Authors, Acknowledgments
The majority of the current program was developed by Robert Kosara and Caroline Ziemkiewicz. The program includes some code from a previous version that Shree D. Chhatwal and Shilpa Sharma contributed to.
Parts of this program were developed with support from the National Visualization and Analytics Center (NVAC), a U.S. Department of Homeland Security Program, under the auspices of the SouthEast Regional Visualization and Analytics Center (SRVAC).


Comments
Par Sets
I have started using the programme for my work, what i really wnat to be able to do is export the chart to a word document: what is the best way to do that ?
Screenshot in 2.1
Version 2.1 will have a screenshot function that saves a PNG. It's not the perfect solution, but it is at least a first step. 2.1 will be released next week.
Thanks!
I just wanted to send a quick thanks your way, this is a nifly little app that encourages me to play around with making my own.

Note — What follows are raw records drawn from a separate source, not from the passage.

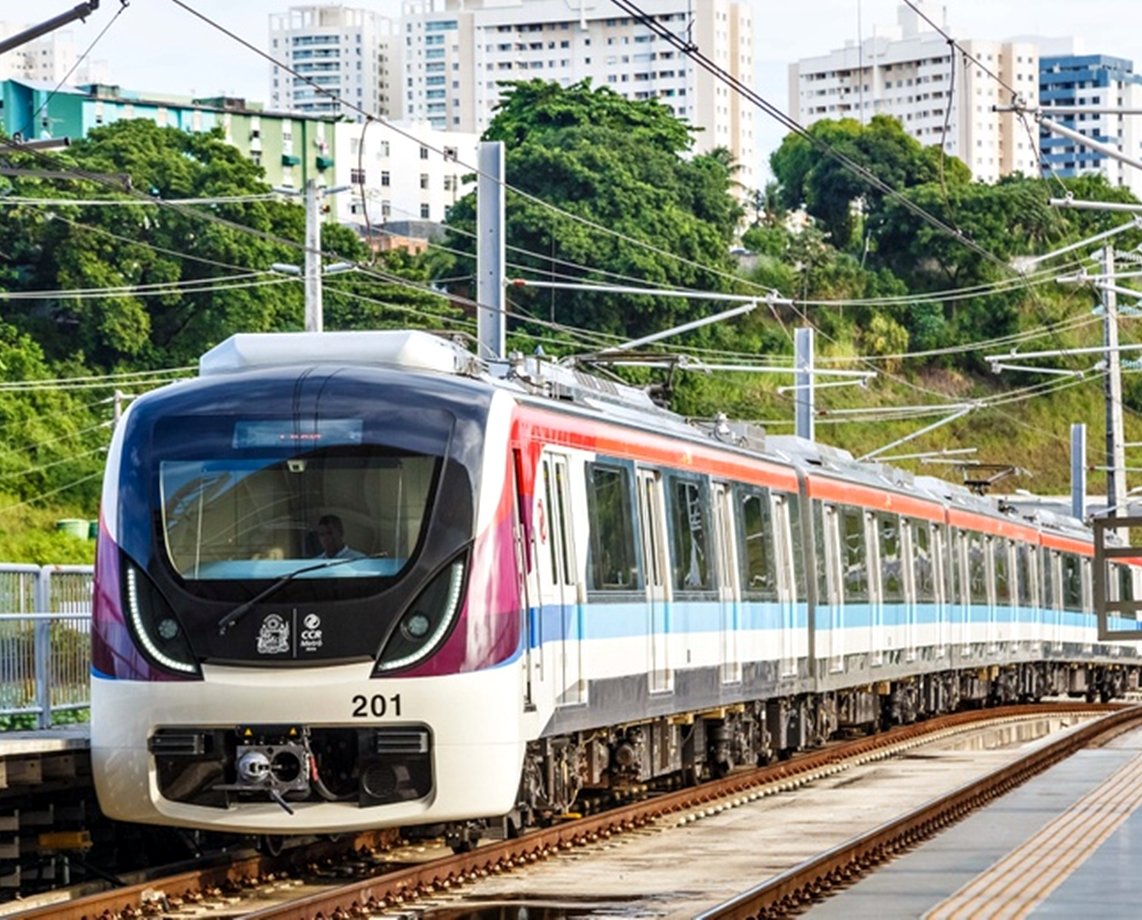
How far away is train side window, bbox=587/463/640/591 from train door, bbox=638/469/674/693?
34 centimetres

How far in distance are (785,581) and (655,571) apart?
5532 mm

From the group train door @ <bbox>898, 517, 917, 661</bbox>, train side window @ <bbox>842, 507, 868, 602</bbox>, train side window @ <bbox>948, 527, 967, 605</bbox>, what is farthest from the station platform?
train side window @ <bbox>948, 527, 967, 605</bbox>

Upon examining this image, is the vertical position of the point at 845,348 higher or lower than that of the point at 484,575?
higher

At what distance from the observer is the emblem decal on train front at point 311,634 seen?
15.1 meters

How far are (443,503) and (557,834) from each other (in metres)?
3.63

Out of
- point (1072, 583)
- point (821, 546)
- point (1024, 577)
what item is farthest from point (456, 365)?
point (1072, 583)

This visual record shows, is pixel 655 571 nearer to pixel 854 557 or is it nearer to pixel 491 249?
pixel 491 249

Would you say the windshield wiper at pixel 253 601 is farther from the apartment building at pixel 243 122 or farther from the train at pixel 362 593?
the apartment building at pixel 243 122

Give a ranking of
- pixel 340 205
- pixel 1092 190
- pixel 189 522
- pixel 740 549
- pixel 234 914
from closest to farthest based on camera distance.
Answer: pixel 234 914 → pixel 189 522 → pixel 740 549 → pixel 1092 190 → pixel 340 205

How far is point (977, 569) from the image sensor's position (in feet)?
126

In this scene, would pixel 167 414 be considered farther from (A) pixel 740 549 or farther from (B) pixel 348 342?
(A) pixel 740 549

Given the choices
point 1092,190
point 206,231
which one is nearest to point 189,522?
point 206,231

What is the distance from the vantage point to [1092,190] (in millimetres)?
117062

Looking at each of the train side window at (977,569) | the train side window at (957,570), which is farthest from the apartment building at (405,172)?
the train side window at (957,570)
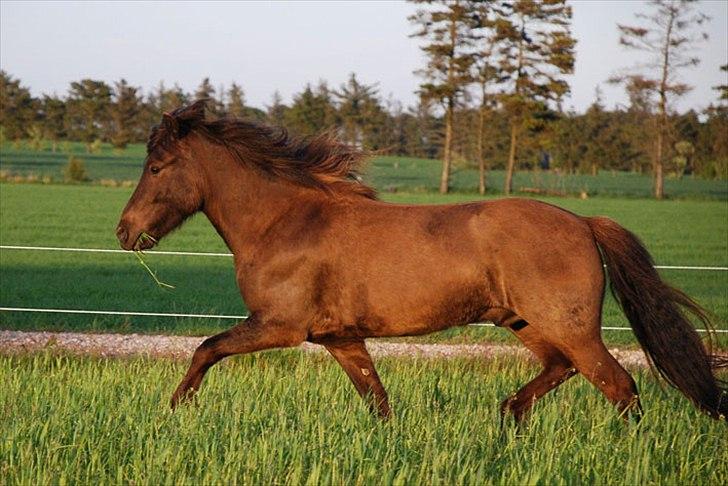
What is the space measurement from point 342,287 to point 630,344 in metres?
6.75

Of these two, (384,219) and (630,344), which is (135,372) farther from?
(630,344)

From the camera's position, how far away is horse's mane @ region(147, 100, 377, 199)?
23.2 ft

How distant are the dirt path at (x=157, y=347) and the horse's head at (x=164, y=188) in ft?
10.6

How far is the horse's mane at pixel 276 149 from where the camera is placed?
7078 mm

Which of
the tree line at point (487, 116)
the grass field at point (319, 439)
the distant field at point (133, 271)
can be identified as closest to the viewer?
the grass field at point (319, 439)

You mentioned basic export capabilities for the next version, would it somehow be possible that the respective values also be shown next to each category? I am really eager to use Parallel Sets in some presentations and would love to see this functionality.
Again, thanks of for releasing this!
-M
thank you!!
Wow I have been in love with parallel sets ever since I saw your beautiful Titanic graph in the BBC article on understanding risk earlier this year. I was just about to start making one that looks like that, but was so so so happy to stumble on your webpage and the new release! I cannot thank you enough for making this accessible!
small bug
So when I import a csv with less than 10 rows, it can't separate the columns. Not a big deal but thought I'd pass it along. Love the functionality--things work so smoothly!
We never tested with so little data
That is something that I had kind of thought might happen, but we never tested that. We have rewritten a good part of the data import for the next release (coming up very soon); I'll make sure to test it with a small dataset to make sure we don't have that same bug there, as well.
Font unreadeable
Hi, first af all, thanks for making this great soft avaliable for everyone.
I've a problem. The font which should show the information on screen is dissapeared or something is wrong with it. I've uploaded a screenshot of what parallel-sets displays to me:
Thanks again!
Álvaro
Very odd
I'll email you to get some more information. This is very strange, I've never seen it do that. If anybody else has seen this problem, please let us know!
Feature Request
Awesome visualization/analysis tool! If I understand correctly how this works, the horizontal bars show the absolute frequency of each category only. It would be very powerful to have the option of displaying the horizontal bars based on another value in the database. I'd like to know the split of the dimension categories based on this total value vs. the frequency. For example, if my database columns include Publisher, Author, and $Sales, what is the sales split between Publishers and Authors?